Assignment: Restating every entry exactly is the whole task.

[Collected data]
=== Section Start ===
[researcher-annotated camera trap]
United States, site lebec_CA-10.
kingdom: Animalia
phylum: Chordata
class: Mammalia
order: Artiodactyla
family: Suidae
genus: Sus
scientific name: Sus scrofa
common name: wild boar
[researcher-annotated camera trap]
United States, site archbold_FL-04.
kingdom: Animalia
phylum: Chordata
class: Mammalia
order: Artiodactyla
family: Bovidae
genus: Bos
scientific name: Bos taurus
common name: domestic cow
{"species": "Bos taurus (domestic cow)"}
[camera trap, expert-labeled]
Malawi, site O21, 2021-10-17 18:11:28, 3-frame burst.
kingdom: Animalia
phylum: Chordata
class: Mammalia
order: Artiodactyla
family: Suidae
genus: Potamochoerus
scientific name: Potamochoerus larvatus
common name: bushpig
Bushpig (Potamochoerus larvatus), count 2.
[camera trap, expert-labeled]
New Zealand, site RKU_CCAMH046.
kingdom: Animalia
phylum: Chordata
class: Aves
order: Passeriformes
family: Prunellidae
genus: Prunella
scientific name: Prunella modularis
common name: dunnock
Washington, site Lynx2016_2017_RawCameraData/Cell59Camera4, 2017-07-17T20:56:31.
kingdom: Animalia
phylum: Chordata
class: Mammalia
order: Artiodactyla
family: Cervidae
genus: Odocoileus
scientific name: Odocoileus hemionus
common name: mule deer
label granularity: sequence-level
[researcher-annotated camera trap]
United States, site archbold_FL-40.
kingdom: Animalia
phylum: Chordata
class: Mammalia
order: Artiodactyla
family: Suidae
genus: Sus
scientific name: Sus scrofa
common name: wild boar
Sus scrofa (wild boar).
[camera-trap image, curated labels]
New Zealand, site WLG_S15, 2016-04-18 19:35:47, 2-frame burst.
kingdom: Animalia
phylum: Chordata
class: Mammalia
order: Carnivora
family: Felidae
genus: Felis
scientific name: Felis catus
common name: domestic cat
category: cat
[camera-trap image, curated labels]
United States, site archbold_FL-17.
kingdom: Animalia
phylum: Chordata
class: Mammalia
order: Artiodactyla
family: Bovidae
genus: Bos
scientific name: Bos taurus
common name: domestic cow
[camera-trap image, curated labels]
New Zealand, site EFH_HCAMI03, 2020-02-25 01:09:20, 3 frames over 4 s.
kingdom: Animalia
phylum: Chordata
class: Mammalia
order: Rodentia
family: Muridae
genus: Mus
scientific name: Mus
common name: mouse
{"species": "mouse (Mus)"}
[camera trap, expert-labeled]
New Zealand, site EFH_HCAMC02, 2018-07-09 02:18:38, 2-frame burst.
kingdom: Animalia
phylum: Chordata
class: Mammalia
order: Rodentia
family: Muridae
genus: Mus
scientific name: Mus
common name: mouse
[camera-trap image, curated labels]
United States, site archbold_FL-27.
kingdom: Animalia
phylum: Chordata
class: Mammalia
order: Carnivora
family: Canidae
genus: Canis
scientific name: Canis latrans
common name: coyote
=== Section End ===
Answer for this exercise:
[researcher-annotated camera trap]
United States, site lebec_CA-10.
kingdom: Animalia
phylum: Chordata
class: Mammalia
order: Artiodactyla
family: Suidae
genus: Sus
scientific name: Sus scrofa
common name: wild boar
[researcher-annotated camera trap]
United States, site archbold_FL-04.
kingdom: Animalia
phylum: Chordata
class: Mammalia
order: Artiodactyla
family: Bovidae
genus: Bos
scientific name: Bos taurus
common name: domestic cow
{"species": "Bos taurus (domestic cow)"}
[camera trap, expert-labeled]
Malawi, site O21, 2021-10-17 18:11:28, 3-frame burst.
kingdom: Animalia
phylum: Chordata
class: Mammalia
order: Artiodactyla
family: Suidae
genus: Potamochoerus
scientific name: Potamochoerus larvatus
common name: bushpig
Bushpig (Potamochoerus larvatus), count 2.
[camera trap, expert-labeled]
New Zealand, site RKU_CCAMH046.
kingdom: Animalia
phylum: Chordata
class: Aves
order: Passeriformes
family: Prunellidae
genus: Prunella
scientific name: Prunella modularis
common name: dunnock
Washington, site Lynx2016_2017_RawCameraData/Cell59Camera4, 2017-07-17T20:56:31.
kingdom: Animalia
phylum: Chordata
class: Mammalia
order: Artiodactyla
family: Cervidae
genus: Odocoileus
scientific name: Odocoileus hemionus
common name: mule deer
label granularity: sequence-level
[researcher-annotated camera trap]
United States, site archbold_FL-40.
kingdom: Animalia
phylum: Chordata
class: Mammalia
order: Artiodactyla
family: Suidae
genus: Sus
scientific name: Sus scrofa
common name: wild boar
Sus scrofa (wild boar).
[camera-trap image, curated labels]
New Zealand, site WLG_S15, 2016-04-18 19:35:47, 2-frame burst.
kingdom: Animalia
phylum: Chordata
class: Mammalia
order: Carnivora
family: Felidae
genus: Felis
scientific name: Felis catus
common name: domestic cat
category: cat
[camera-trap image, curated labels]
United States, site archbold_FL-17.
kingdom: Animalia
phylum: Chordata
class: Mammalia
order: Artiodactyla
family: Bovidae
genus: Bos
scientific name: Bos taurus
common name: domestic cow
[camera-trap image, curated labels]
New Zealand, site EFH_HCAMI03, 2020-02-25 01:09:20, 3 frames over 4 s.
kingdom: Animalia
phylum: Chordata
class: Mammalia
order: Rodentia
family: Muridae
genus: Mus
scientific name: Mus
common name: mouse
{"species": "mouse (Mus)"}
[camera trap, expert-labeled]
New Zealand, site EFH_HCAMC02, 2018-07-09 02:18:38, 2-frame burst.
kingdom: Animalia
phylum: Chordata
class: Mammalia
order: Rodentia
family: Muridae
genus: Mus
scientific name: Mus
common name: mouse
[camera-trap image, curated labels]
United States, site archbold_FL-27.
kingdom: Animalia
phylum: Chordata
class: Mammalia
order: Carnivora
family: Canidae
genus: Canis
scientific name: Canis latrans
common name: coyote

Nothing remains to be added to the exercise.